■ Extracted records

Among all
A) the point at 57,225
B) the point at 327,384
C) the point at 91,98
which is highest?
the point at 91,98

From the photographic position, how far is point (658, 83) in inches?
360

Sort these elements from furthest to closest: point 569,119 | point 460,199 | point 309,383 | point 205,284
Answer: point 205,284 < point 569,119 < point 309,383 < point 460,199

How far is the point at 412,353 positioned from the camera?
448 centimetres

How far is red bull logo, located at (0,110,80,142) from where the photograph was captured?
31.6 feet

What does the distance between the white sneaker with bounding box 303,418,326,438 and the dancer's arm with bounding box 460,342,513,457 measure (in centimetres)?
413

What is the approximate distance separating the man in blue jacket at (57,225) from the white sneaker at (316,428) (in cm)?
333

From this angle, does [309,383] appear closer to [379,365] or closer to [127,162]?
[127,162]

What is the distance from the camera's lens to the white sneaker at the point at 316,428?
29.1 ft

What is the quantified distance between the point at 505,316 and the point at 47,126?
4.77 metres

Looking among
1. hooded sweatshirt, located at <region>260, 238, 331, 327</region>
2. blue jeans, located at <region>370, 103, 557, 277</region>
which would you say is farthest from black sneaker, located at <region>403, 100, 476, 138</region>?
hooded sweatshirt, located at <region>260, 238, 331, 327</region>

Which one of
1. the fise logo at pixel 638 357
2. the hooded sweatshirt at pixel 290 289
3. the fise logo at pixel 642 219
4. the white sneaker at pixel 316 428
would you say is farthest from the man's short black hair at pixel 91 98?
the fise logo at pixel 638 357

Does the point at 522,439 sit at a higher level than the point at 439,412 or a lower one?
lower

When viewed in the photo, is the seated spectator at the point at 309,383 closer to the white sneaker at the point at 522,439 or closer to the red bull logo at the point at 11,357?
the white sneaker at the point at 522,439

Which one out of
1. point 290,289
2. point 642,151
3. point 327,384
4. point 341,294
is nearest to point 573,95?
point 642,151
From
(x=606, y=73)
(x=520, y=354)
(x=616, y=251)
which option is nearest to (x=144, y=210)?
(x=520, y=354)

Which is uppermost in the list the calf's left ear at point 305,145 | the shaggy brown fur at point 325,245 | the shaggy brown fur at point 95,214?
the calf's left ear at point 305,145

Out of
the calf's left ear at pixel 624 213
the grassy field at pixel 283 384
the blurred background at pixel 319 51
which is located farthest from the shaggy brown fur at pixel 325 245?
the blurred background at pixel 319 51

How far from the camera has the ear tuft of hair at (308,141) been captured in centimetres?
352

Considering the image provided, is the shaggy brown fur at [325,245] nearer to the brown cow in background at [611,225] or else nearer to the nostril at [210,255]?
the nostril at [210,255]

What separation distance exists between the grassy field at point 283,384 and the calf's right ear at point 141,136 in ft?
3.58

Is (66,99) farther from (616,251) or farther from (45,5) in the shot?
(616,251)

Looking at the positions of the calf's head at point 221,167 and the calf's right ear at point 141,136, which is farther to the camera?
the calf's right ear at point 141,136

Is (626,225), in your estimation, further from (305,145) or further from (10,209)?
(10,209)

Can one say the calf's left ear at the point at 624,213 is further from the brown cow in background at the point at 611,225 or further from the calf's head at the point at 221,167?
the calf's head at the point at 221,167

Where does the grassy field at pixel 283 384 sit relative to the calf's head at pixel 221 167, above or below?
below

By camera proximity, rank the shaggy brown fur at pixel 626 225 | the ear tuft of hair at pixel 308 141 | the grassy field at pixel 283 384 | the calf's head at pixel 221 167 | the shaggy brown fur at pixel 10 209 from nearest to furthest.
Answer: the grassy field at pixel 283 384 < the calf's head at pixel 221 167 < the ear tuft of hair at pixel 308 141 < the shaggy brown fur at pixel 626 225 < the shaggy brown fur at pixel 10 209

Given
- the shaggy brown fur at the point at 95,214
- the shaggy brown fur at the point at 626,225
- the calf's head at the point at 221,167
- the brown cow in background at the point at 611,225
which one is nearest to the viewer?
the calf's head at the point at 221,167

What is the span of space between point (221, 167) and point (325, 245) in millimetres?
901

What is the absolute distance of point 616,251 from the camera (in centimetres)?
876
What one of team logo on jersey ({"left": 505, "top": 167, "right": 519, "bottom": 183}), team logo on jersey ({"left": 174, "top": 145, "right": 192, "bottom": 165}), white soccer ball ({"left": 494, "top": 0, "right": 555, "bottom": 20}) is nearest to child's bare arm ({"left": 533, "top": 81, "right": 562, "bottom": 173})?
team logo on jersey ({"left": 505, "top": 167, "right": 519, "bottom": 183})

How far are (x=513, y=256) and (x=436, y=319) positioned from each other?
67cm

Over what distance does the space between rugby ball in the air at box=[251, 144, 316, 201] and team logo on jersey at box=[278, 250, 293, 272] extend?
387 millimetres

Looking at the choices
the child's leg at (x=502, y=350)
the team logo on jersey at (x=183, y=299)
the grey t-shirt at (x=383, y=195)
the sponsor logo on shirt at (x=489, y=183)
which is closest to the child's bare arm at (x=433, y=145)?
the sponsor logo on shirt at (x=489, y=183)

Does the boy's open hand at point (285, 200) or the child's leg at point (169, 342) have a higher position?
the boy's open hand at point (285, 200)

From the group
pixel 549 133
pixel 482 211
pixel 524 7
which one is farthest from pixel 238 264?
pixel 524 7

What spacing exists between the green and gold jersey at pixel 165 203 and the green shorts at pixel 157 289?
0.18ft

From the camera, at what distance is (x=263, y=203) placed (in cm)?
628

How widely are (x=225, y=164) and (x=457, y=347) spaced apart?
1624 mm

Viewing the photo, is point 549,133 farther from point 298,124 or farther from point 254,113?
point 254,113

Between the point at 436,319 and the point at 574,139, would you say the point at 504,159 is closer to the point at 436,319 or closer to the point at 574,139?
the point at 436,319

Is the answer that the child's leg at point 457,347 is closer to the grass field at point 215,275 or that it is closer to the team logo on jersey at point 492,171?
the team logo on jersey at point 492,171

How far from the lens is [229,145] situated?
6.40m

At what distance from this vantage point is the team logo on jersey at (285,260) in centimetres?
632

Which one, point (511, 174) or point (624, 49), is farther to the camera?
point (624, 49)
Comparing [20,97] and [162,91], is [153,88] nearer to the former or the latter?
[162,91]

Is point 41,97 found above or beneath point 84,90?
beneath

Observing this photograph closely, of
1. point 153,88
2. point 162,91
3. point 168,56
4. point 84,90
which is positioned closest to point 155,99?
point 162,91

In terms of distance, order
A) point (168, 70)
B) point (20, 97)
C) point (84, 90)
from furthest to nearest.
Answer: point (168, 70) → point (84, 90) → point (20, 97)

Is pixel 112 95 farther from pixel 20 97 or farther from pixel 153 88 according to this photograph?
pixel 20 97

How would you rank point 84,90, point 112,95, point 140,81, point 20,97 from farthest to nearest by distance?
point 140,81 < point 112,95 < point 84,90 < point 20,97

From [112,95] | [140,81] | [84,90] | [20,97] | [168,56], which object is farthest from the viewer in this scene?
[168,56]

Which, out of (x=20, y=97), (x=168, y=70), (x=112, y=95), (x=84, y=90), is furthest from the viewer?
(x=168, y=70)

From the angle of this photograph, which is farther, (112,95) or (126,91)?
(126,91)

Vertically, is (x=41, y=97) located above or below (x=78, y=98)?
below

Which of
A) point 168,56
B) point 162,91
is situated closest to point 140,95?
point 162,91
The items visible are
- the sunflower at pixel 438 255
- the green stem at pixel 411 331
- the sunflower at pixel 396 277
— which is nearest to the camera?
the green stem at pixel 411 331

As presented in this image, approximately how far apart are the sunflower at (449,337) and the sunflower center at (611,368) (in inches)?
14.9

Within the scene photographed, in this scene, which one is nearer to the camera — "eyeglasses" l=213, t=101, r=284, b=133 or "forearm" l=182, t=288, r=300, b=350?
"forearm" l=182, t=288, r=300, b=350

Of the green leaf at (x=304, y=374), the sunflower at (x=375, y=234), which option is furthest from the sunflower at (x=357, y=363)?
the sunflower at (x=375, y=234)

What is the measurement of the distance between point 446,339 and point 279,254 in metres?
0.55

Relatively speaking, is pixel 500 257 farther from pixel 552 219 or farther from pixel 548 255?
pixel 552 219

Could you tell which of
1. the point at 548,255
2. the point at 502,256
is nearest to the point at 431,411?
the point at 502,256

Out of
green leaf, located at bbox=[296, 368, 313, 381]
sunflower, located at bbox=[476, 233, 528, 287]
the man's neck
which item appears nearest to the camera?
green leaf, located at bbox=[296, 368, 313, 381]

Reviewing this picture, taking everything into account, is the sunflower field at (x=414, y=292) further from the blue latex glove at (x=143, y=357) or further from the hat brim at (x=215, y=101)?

■ Given task
Repeat, word for word, every line from the line that contains "Of the green" to the end of the entries; include both of those lines and no others.

■ Correct response
Of the green leaf at (x=304, y=374), the sunflower at (x=375, y=234), which option is furthest from the sunflower at (x=357, y=363)?
the sunflower at (x=375, y=234)

What is the measurement of the distance between point 446,339 and point 279,254 in metres?
0.55

Relatively speaking, is pixel 500 257 farther from pixel 552 219 or farther from pixel 548 255?
pixel 552 219

Could you tell which of
1. the point at 548,255
2. the point at 502,256
is nearest to the point at 431,411?
the point at 502,256

Out of
green leaf, located at bbox=[296, 368, 313, 381]
sunflower, located at bbox=[476, 233, 528, 287]
the man's neck
which item appears nearest to the camera?
green leaf, located at bbox=[296, 368, 313, 381]

Reviewing this picture, taking everything into account, is the sunflower field at (x=414, y=292) further from the blue latex glove at (x=143, y=357) or further from the hat brim at (x=215, y=101)?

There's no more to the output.